- _Study material_:

+ + +

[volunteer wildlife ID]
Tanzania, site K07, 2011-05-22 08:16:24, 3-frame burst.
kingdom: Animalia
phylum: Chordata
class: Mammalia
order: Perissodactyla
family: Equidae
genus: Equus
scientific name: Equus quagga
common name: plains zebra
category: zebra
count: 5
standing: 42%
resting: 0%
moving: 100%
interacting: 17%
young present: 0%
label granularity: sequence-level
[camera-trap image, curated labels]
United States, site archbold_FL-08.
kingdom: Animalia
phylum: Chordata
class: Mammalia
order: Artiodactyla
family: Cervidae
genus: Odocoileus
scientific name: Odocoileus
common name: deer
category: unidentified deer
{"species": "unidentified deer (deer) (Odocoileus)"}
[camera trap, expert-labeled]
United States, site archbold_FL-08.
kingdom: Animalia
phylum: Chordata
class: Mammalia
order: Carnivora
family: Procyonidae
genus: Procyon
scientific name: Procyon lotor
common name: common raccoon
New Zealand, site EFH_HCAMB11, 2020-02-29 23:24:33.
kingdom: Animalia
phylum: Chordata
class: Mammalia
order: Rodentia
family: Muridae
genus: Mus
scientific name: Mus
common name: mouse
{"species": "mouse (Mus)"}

+ + +

- _Task goal_:
From the line holding "family: Procyonidae" to the last line of the records, quote each line exactly and add nothing.

- _Exercise response_:
family: Procyonidae
genus: Procyon
scientific name: Procyon lotor
common name: common raccoon
New Zealand, site EFH_HCAMB11, 2020-02-29 23:24:33.
kingdom: Animalia
phylum: Chordata
class: Mammalia
order: Rodentia
family: Muridae
genus: Mus
scientific name: Mus
common name: mouse
{"species": "mouse (Mus)"}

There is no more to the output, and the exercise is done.